山本氏: 多くの企業では、すでに個人情報のリスト化を進めています。しかし全リスクの洗い出しや分析まで出来ている企業はまだ少ないですね。実際、通常のリスクマネジメントでも、リスク分析の部分はなかなか難しいのです。例えば、部門ごとにリスクを洗い出して優先順位を付けていくといっても、どうしても自分の部門を中心に考えてしまいますから。そこで会社全体のバランスを取るために、経営企画室の出番になるわけです。会社経営の方向性を判断する部門が動いてこそ、全体のバランスを取ることができます。この段階まで来ている企業はまだ少ないのですが、「シナリオ作りやリスクの洗い出し、またその分析は、1部門だけでなく、企業の各部門が横連携して作り上げていくもの」という認識を持っていただきたいですね。
ただし、繰り返しになりますが、ここ1〜2カ月の間で、情報セキュリティが企業の重要課題として認識されてきていると実感することも多くなりました。例えば経営者が、突然「プライバシーマークを取ろう」という判断をすることもあるのです。そのため、従来はシステム分野の問題と考えていた経営企画室の方も、ISMSや経済産業省のガイドラインについて、実によく勉強されています。私もあらゆる企業の方と情報セキュリティについてお話しさせていただく機会が多いのですが、本当にここ数カ月の間で、「情報セキュリティに対する理解が深まったな」と思います。その背景には、やはり法律成立の影響があるのではないでしょうか。
情報はモノのように管理できない、だから対策が必要
--情報セキュリティに関する理解が進み、熱心に勉強されている方も増えていますが、やはり全体的なリスク分析で試行錯誤しているケースが多いということですね。
山本氏: 身近な例でいうと、会社の中にどれだけ個人情報があるか、パッといえる経営者はおそらくいらっしゃらないと思います。それは情報という無形物を管理できていないからです。その証拠に、現在の会社の資金額を答えられない経営者の方はいませんよね。つまり、管理の難しい情報というものに、どうアプローチしていくかという問題も浮上してきているのです。退職社員が持っている情報も会社の資産に入るのですから。
こうした中で、“個人情報”がクローズアップされてきて、しかもその情報価値を会社全体のリスクの1つとしてとらえる風潮が出てきました。冒頭で申し上げた「企業には考えなければならないことが山ほどある」とは、こういう背景を含んでいます。
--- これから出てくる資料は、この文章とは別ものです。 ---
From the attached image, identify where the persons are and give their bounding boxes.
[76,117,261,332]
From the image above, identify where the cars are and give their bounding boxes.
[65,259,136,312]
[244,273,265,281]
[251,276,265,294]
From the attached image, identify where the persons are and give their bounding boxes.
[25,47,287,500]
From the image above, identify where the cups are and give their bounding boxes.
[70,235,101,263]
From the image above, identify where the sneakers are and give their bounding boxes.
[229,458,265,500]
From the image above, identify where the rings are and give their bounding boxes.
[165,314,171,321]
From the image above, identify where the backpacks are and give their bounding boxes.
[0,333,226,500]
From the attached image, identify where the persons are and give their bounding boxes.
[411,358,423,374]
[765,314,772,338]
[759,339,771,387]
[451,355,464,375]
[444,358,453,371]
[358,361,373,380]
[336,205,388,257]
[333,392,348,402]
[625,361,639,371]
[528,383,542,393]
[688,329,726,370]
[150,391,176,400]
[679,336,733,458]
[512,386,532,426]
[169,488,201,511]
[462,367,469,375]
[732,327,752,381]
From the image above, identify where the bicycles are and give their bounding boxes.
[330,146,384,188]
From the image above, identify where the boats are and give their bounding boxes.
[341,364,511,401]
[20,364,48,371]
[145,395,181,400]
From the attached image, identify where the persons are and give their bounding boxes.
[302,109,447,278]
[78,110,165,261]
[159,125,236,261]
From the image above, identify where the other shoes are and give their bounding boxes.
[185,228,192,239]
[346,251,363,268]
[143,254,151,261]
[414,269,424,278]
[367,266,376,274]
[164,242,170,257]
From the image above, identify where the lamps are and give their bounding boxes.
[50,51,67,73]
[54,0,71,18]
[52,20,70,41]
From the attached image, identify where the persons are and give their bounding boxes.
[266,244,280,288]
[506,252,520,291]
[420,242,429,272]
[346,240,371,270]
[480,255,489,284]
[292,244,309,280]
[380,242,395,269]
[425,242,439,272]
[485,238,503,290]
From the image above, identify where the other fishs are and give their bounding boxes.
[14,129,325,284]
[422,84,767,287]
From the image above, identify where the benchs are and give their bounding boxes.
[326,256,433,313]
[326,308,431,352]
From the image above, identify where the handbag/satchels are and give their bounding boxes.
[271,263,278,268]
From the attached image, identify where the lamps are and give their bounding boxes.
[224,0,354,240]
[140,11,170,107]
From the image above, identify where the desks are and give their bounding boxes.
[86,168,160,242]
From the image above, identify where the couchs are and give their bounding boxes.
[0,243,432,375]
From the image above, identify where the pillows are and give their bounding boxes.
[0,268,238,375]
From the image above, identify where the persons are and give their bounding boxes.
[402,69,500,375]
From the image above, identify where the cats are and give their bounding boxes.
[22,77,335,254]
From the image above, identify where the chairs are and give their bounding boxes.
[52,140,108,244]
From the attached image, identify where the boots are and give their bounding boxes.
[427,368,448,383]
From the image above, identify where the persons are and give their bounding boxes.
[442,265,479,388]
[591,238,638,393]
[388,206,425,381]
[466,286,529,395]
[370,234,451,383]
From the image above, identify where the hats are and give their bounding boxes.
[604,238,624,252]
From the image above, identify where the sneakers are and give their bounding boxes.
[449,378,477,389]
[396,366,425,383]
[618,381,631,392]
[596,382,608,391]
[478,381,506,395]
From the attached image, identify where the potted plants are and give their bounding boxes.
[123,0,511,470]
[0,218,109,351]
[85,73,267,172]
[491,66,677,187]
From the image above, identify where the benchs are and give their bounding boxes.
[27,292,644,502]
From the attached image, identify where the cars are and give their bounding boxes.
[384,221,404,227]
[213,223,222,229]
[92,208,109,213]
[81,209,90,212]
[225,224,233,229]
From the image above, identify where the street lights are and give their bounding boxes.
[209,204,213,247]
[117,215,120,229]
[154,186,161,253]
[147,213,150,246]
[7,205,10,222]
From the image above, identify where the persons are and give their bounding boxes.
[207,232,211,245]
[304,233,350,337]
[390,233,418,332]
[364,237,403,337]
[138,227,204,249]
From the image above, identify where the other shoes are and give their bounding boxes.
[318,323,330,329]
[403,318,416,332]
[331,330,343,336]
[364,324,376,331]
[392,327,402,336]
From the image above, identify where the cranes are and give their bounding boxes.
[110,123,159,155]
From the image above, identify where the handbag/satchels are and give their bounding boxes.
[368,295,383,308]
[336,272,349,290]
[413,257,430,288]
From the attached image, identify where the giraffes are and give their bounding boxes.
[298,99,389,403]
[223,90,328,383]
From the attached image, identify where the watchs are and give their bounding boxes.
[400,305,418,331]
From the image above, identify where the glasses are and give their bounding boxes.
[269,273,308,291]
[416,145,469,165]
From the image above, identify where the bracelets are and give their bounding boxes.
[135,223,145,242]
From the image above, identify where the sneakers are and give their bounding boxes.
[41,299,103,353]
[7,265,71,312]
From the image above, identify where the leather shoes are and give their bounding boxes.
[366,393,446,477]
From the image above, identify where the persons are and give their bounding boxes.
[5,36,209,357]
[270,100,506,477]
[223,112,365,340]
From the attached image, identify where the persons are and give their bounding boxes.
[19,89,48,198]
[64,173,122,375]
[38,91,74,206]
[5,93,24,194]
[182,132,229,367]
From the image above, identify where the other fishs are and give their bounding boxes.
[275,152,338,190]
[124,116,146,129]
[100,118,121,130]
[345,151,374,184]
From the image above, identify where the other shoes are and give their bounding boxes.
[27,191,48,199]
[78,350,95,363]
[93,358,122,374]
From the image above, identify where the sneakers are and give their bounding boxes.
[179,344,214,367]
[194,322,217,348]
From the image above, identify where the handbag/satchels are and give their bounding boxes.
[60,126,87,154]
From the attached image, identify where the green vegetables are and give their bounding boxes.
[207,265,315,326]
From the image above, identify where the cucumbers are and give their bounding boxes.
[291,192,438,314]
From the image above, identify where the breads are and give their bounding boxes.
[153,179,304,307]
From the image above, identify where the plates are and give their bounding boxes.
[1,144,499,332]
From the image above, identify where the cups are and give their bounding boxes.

ですから、企業リスクとしての情報セキュリティを勉強されている方も多く、理解も進んでいるとは思いますが、社会的なコンセンサスとして議論しなければならないことはまだまだたくさんありますね。
--少し視点を狭めて、社内の情報システム部門に対する評価というのはいかがでしょうか。情報セキュリティを考える上で、情報システム部門の担う役割は大きいのですが、その一方で企業はシステム部門の縮小やアウトソースを進めている状況にあります。こうした動きの着地点はどこにあるのでしょうか。
山本氏: 言葉は悪いですが、情報技術や情報の管理方法に対する経営者の理解は10年前から進んでいない企業も多いのではないでしょうか。1つ例を挙げると、情報処理技術者試験の範囲はどんどん広がり、専門性も高まっているのに、企業内では一括りで“システムに詳しい人”としか見ていません。同じように、情報セキュリティに関しても“セキュリティ”という1つのカテゴリでしか見ていないわけです。だから情報セキュリティの実現についても、1人に対する負荷がとても高くなっている。これが現実なのではと思います。
とはいえ、人手やコストを掛けられないから情報セキュリティ対策ができないというのは、もはや理由になりません。法制度への対応、企業の社会的責任(Corporate Social Responsibility:CSR)の観点などから考えても、セキュリティへの不対応は企業価値の下落につながります。つまり、リスクの直接的な被害を防ぐだけでなく、企業価値を高めるためにも情報セキュリティ対策は重要になってきています。
(第5回へ続く)
※プライバシーマーク
個人情報の取り扱いについて、日本情報処理開発協会(JIPDEC)が評価認定する制度。平成10年4月より運用を開始し、翌11年4月からは「JIS Q 15001」に基づいた評価認定を行っている。